>>>>>

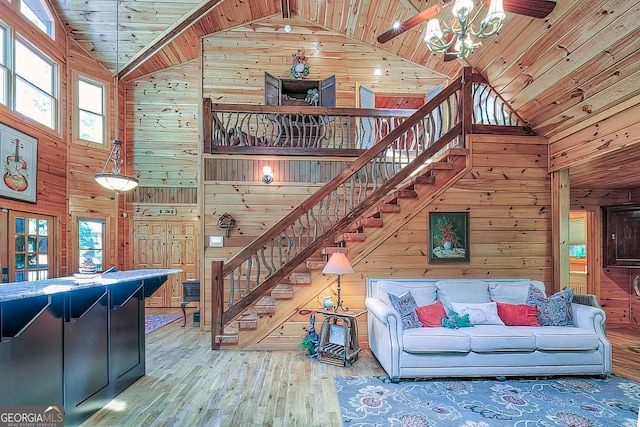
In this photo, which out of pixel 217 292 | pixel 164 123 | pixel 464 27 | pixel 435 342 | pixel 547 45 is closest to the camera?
pixel 464 27

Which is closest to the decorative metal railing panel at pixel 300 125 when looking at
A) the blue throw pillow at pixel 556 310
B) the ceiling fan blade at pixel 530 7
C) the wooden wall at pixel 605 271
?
the ceiling fan blade at pixel 530 7

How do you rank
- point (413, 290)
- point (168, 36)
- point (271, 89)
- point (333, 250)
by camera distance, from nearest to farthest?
point (413, 290)
point (333, 250)
point (271, 89)
point (168, 36)

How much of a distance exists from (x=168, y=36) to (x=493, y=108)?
5.75 meters

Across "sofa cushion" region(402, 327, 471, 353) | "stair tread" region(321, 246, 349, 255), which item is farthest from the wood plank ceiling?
"stair tread" region(321, 246, 349, 255)

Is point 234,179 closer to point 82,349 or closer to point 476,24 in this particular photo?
point 82,349

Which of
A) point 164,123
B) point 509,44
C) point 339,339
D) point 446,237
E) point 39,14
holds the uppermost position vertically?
point 39,14

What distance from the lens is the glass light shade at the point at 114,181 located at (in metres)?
3.56

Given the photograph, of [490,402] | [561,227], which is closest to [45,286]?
[490,402]

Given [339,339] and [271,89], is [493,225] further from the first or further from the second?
[271,89]

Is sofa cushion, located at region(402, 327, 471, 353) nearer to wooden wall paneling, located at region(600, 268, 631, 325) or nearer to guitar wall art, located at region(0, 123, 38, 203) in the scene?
wooden wall paneling, located at region(600, 268, 631, 325)

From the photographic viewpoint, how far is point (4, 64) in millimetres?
4801

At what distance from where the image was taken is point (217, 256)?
5.41 meters

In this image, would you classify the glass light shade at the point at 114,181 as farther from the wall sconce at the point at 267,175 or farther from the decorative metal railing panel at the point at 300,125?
the wall sconce at the point at 267,175

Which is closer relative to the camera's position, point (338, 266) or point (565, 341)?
point (565, 341)
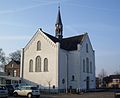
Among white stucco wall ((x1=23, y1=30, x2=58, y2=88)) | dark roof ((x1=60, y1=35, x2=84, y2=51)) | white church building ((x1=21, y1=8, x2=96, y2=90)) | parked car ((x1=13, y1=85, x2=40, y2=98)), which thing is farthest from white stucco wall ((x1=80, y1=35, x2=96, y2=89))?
parked car ((x1=13, y1=85, x2=40, y2=98))

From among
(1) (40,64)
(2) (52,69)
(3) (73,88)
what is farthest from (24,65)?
(3) (73,88)

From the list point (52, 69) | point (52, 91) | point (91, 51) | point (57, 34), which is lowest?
point (52, 91)

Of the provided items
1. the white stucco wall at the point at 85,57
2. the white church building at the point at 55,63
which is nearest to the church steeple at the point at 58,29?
Answer: the white church building at the point at 55,63

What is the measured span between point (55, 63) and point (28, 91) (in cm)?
2170

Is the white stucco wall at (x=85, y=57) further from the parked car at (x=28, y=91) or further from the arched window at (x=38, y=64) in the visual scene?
the parked car at (x=28, y=91)

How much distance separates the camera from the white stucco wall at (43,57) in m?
58.3

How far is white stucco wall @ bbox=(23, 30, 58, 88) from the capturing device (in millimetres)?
58312

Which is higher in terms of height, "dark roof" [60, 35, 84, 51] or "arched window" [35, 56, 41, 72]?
"dark roof" [60, 35, 84, 51]

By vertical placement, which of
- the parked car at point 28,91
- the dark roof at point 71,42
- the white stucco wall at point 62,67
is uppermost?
the dark roof at point 71,42

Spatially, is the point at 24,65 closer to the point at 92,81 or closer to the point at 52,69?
the point at 52,69

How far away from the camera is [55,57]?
191 feet

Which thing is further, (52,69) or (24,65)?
(24,65)

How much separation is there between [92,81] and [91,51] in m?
8.66

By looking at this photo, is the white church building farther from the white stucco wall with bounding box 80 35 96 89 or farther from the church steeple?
the church steeple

<<<<<

→ **WHAT IS ASKED**
Retype all of the material above word for word, leaving out the pictures.

→ **FULL OUTPUT**
In this photo, which out of pixel 217 292 | pixel 164 123 | pixel 464 27 | pixel 435 342 | pixel 547 45 is closest to the camera?
pixel 464 27

Which is closest to the decorative metal railing panel at pixel 300 125 when looking at
A) the blue throw pillow at pixel 556 310
B) the ceiling fan blade at pixel 530 7
C) the wooden wall at pixel 605 271
?
the ceiling fan blade at pixel 530 7

How do you rank
- point (413, 290)
- point (168, 36)
- point (271, 89)
- point (333, 250)
by camera distance, from nearest to farthest?
point (413, 290)
point (333, 250)
point (271, 89)
point (168, 36)

How much of a distance exists from (x=168, y=36) to (x=493, y=108)?
5.75 meters

Across "sofa cushion" region(402, 327, 471, 353) | "stair tread" region(321, 246, 349, 255), which item is farthest from the wood plank ceiling?
"stair tread" region(321, 246, 349, 255)

Is point 234,179 closer to point 82,349 or closer to point 476,24 in this particular photo?
point 82,349

Which of
A) point 164,123
B) point 509,44
C) point 339,339
D) point 446,237
E) point 39,14
holds the uppermost position vertically?
point 39,14

What distance from the lens is the glass light shade at the point at 114,181 located at (in metres)?
3.56

Given the photograph, of [490,402] | [561,227], which is closest to [45,286]?
[490,402]

Given [339,339] and [271,89], is [493,225] further from the first or further from the second?
[271,89]

Is sofa cushion, located at region(402, 327, 471, 353) nearer to wooden wall paneling, located at region(600, 268, 631, 325) or nearer to guitar wall art, located at region(0, 123, 38, 203) in the scene?
wooden wall paneling, located at region(600, 268, 631, 325)

From the photographic viewpoint, how far is point (4, 64) in millimetres?
4801

At what distance from where the image was taken is point (217, 256)?
5.41 meters

In this image, would you classify the glass light shade at the point at 114,181 as farther from the wall sconce at the point at 267,175 or farther from the decorative metal railing panel at the point at 300,125?
the wall sconce at the point at 267,175

Which is closer relative to the camera's position, point (338, 266) or point (565, 341)?
point (565, 341)
Among white stucco wall ((x1=23, y1=30, x2=58, y2=88)) | dark roof ((x1=60, y1=35, x2=84, y2=51)) | white church building ((x1=21, y1=8, x2=96, y2=90)) | parked car ((x1=13, y1=85, x2=40, y2=98)), which thing is farthest from white stucco wall ((x1=80, y1=35, x2=96, y2=89))?
parked car ((x1=13, y1=85, x2=40, y2=98))

From among
(1) (40,64)
(2) (52,69)
(3) (73,88)
what is farthest from (24,65)?
(3) (73,88)

From the list point (52, 69) | point (52, 91) | point (91, 51) | point (57, 34), which is lowest?
point (52, 91)

Of the provided items
1. the white stucco wall at the point at 85,57
2. the white church building at the point at 55,63
which is nearest to the church steeple at the point at 58,29?
Answer: the white church building at the point at 55,63

What is the measured span between point (55, 63) and point (28, 91) (in cm)?
2170

Is the white stucco wall at (x=85, y=57) further from the parked car at (x=28, y=91) or further from the arched window at (x=38, y=64) in the visual scene?
the parked car at (x=28, y=91)

How much distance separates the camera from the white stucco wall at (43,57) in m?
58.3

How far is white stucco wall @ bbox=(23, 30, 58, 88) from the capturing device (in millimetres)?
58312

Which is higher in terms of height, "dark roof" [60, 35, 84, 51] or "arched window" [35, 56, 41, 72]?
"dark roof" [60, 35, 84, 51]

By vertical placement, which of
- the parked car at point 28,91
- the dark roof at point 71,42
- the white stucco wall at point 62,67
is uppermost?
the dark roof at point 71,42

Spatially, is the point at 24,65 closer to the point at 92,81 or closer to the point at 52,69?
the point at 52,69

How far away from the camera is [55,57]?
191 feet

Which thing is further, (52,69) or (24,65)?
(24,65)

How much separation is there between [92,81] and [91,51] in m?
8.66

By looking at this photo, is the white church building farther from the white stucco wall with bounding box 80 35 96 89 or farther from the church steeple?
the church steeple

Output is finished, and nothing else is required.